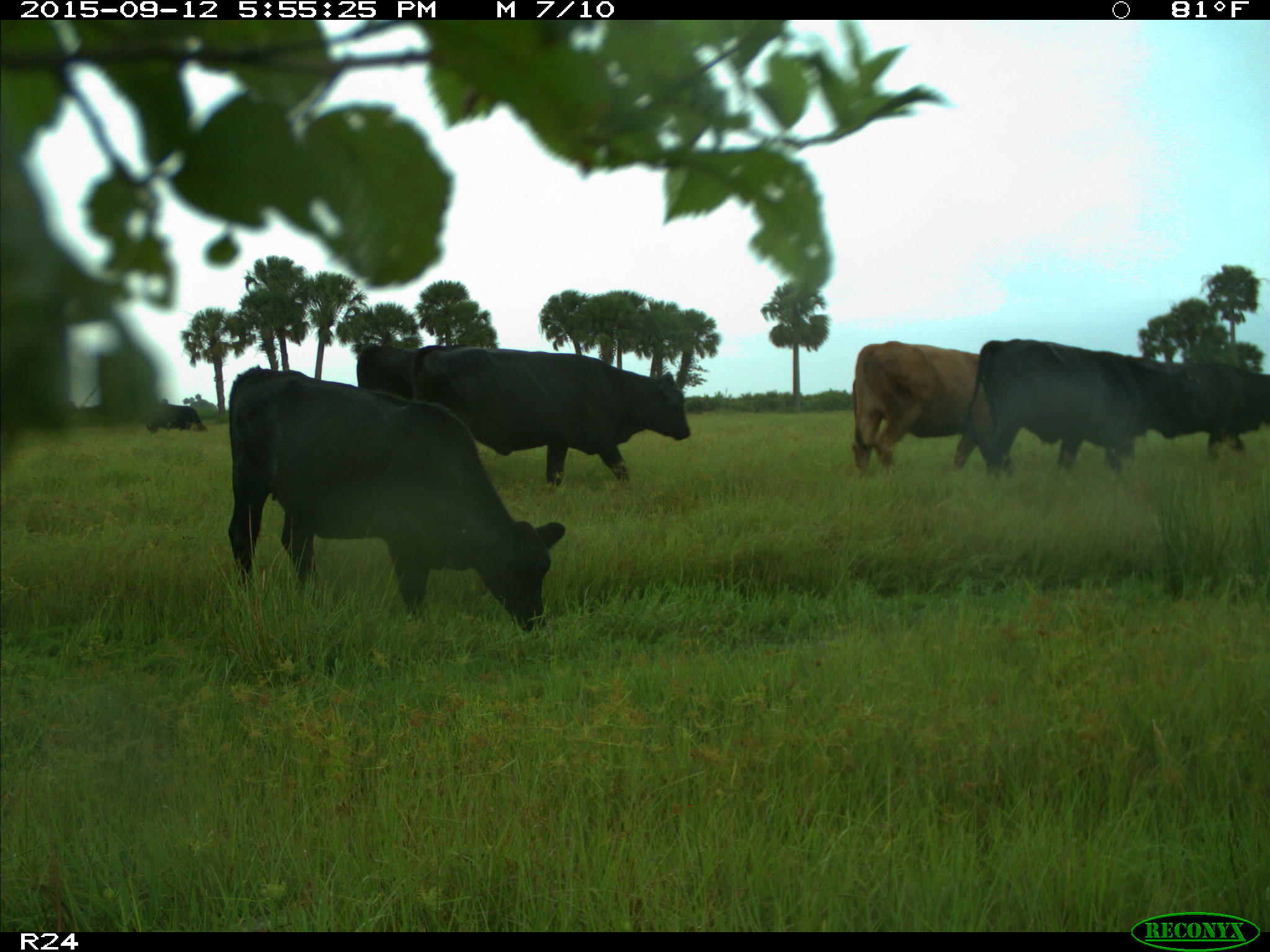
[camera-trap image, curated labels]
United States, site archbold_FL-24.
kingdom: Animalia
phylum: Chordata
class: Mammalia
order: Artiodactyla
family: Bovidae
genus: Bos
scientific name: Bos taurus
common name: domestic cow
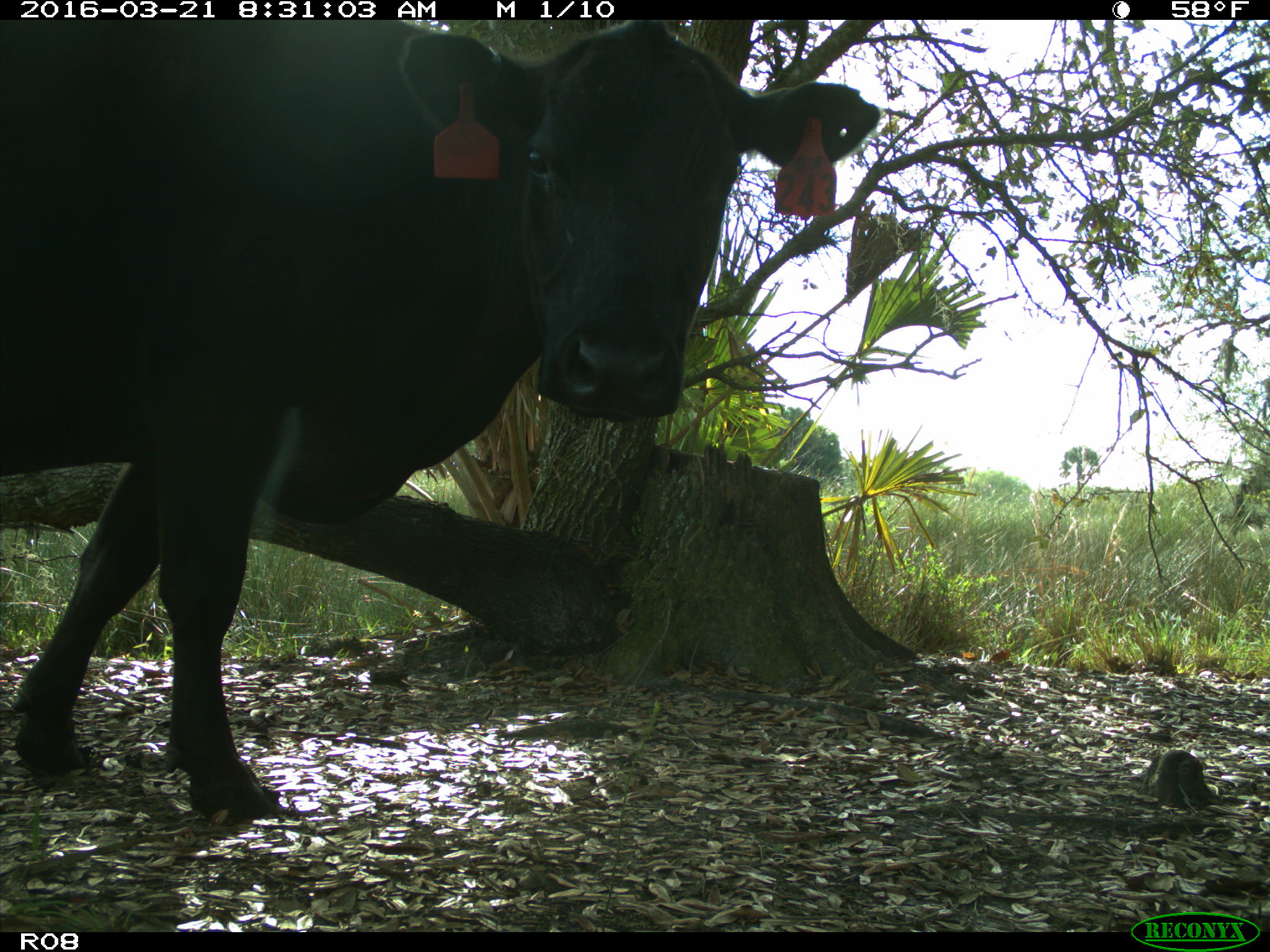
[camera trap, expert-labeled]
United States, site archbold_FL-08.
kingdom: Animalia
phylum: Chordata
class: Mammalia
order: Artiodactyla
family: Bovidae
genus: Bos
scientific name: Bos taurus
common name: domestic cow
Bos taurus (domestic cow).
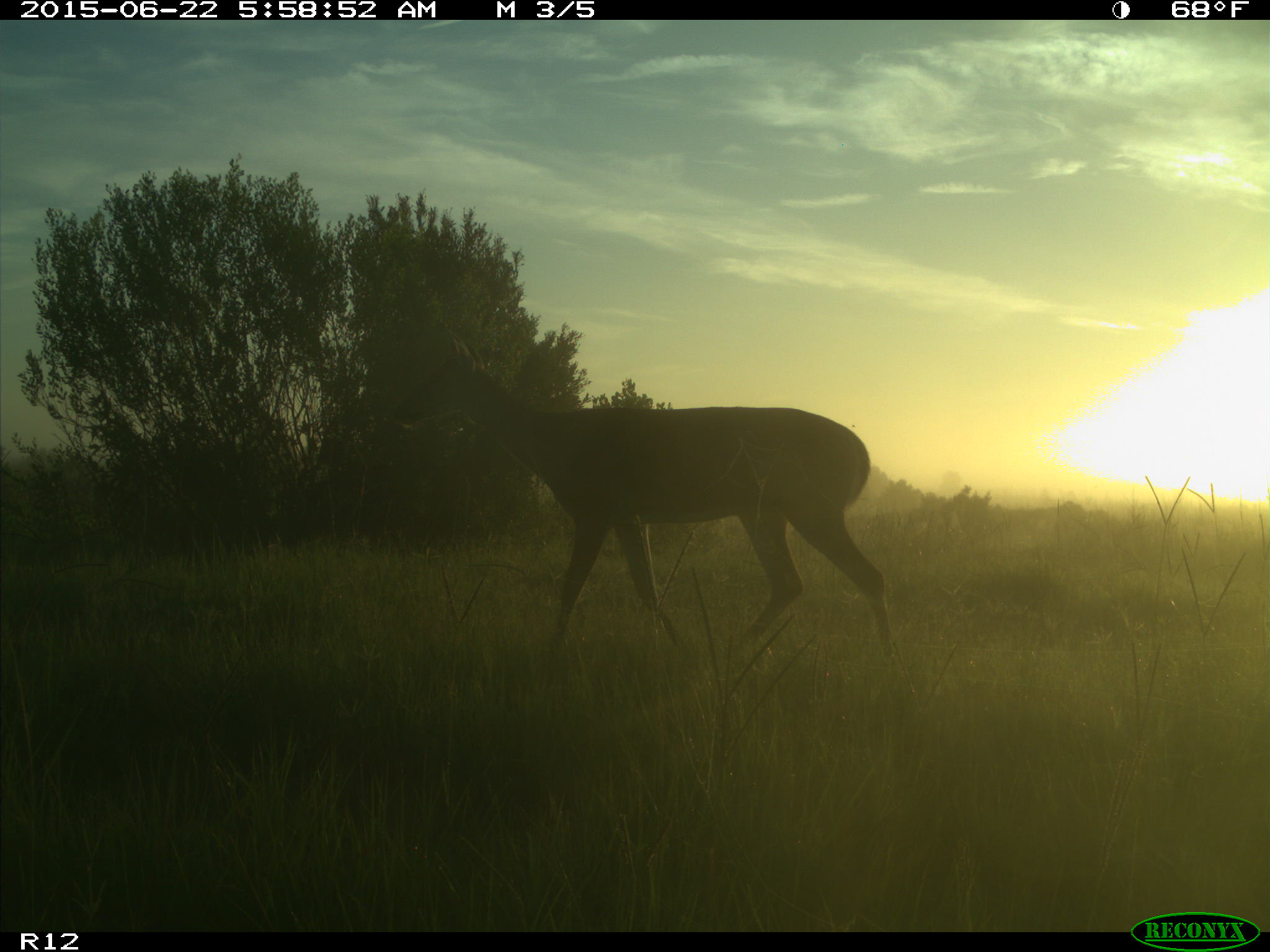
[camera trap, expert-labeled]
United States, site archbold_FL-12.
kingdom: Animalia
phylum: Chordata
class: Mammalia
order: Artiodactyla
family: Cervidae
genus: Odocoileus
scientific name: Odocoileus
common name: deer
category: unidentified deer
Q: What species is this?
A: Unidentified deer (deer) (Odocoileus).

--

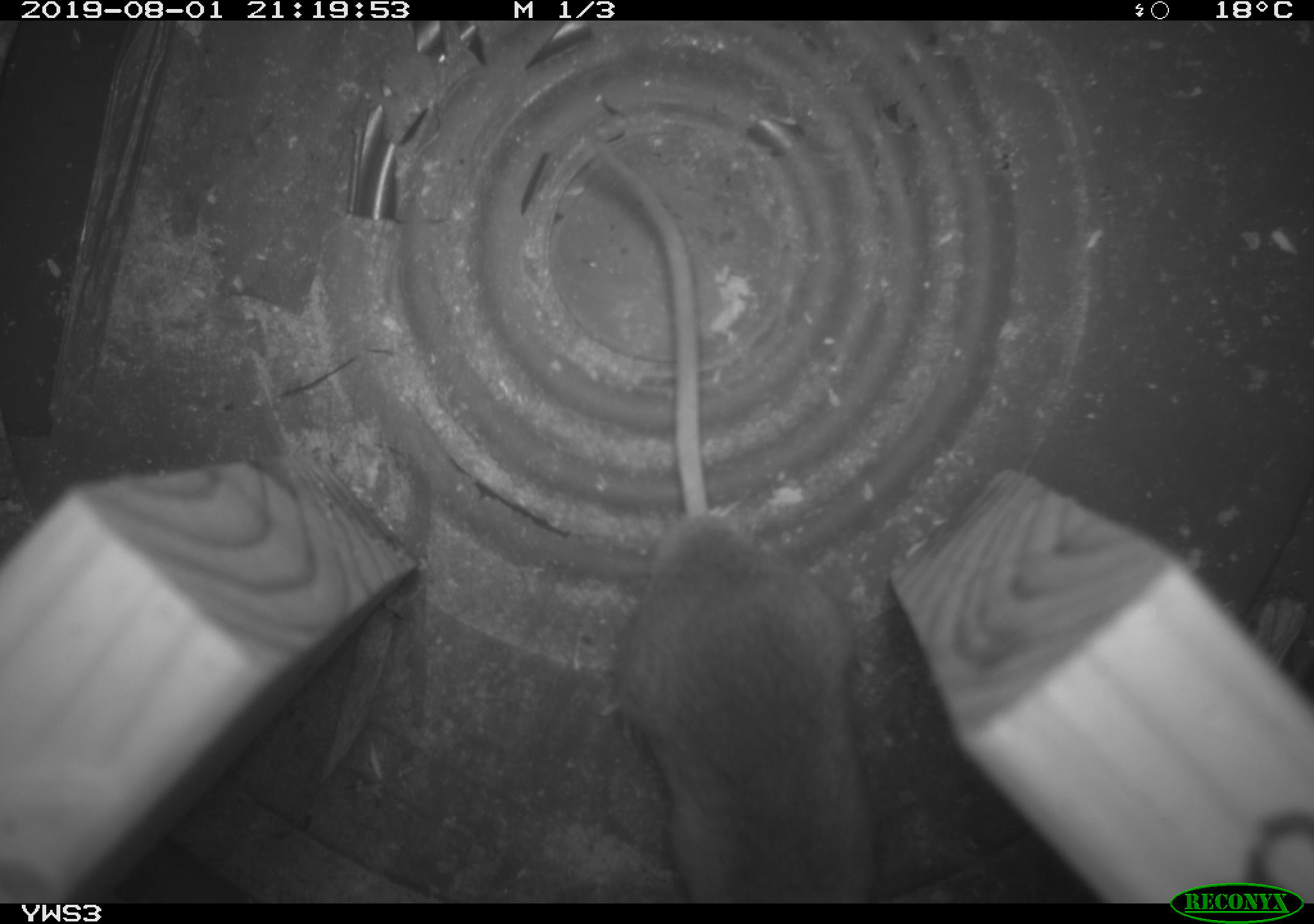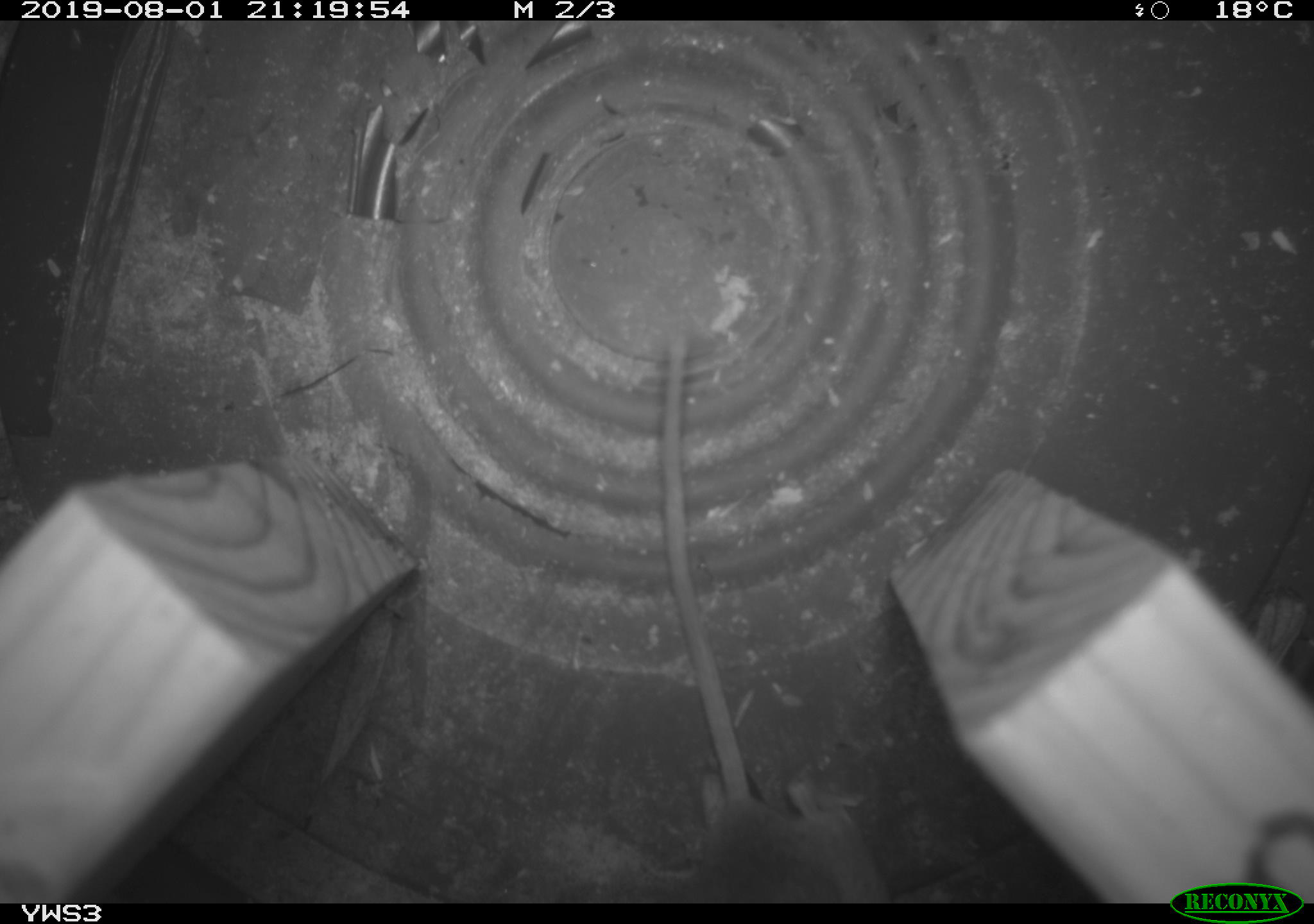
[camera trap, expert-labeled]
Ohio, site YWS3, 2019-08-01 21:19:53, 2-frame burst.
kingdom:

...

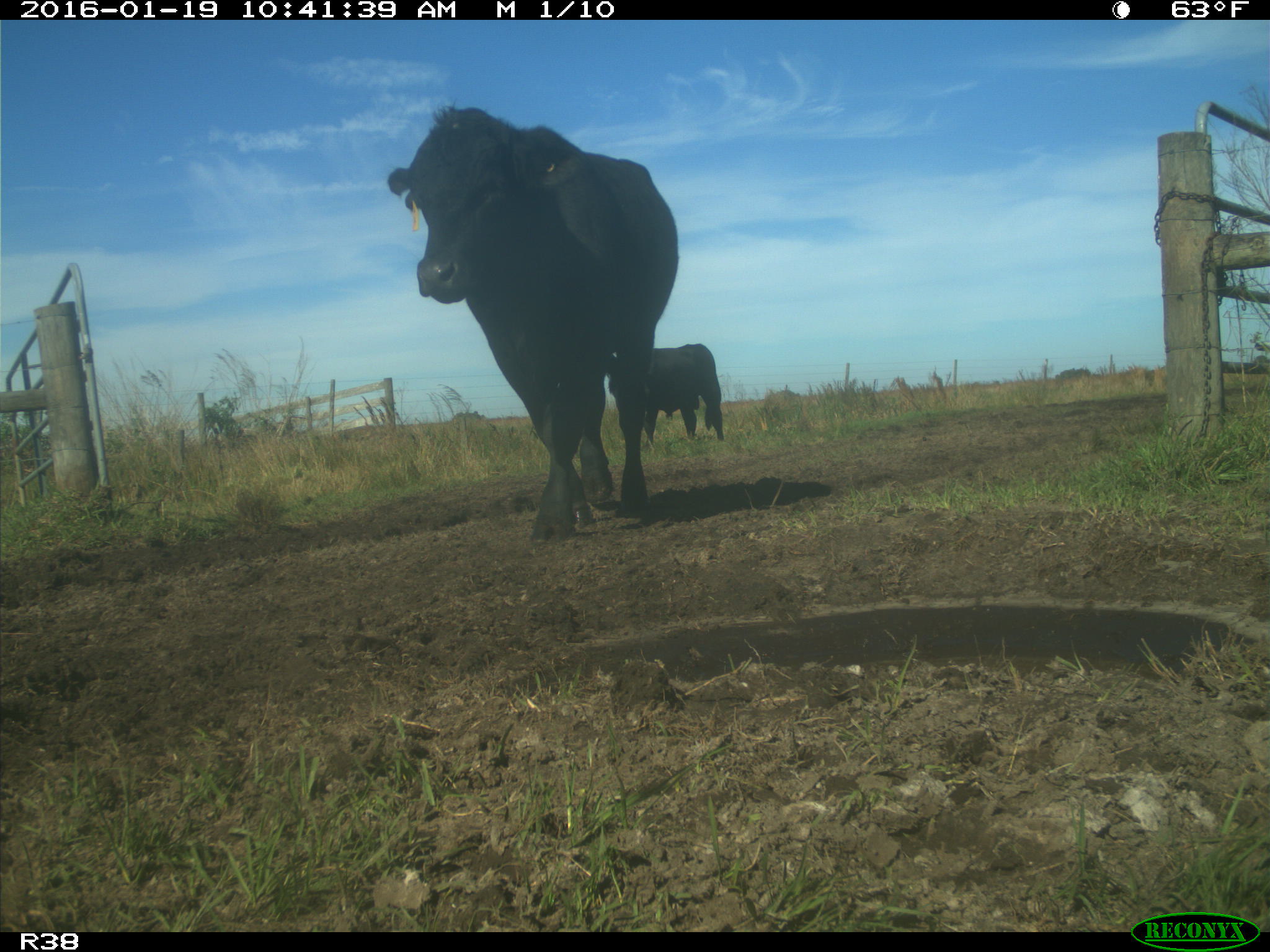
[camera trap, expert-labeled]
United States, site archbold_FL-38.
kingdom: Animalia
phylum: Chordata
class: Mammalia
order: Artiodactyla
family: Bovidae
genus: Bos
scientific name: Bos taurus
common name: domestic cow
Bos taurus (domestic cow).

TASK GOAL: Of the lines above, copy only those from the one holding "[camera-trap image, curated labels]" to the one holding "genus: Odocoileus", both included, and exclude every image.

ANSWER TO THIS EXERCISE:
[camera-trap image, curated labels]
United States, site archbold_FL-24.
kingdom: Animalia
phylum: Chordata
class: Mammalia
order: Artiodactyla
family: Bovidae
genus: Bos
scientific name: Bos taurus
common name: domestic cow
[camera trap, expert-labeled]
United States, site archbold_FL-08.
kingdom: Animalia
phylum: Chordata
class: Mammalia
order: Artiodactyla
family: Bovidae
genus: Bos
scientific name: Bos taurus
common name: domestic cow
Bos taurus (domestic cow).
[camera trap, expert-labeled]
United States, site archbold_FL-12.
kingdom: Animalia
phylum: Chordata
class: Mammalia
order: Artiodactyla
family: Cervidae
genus: Odocoileus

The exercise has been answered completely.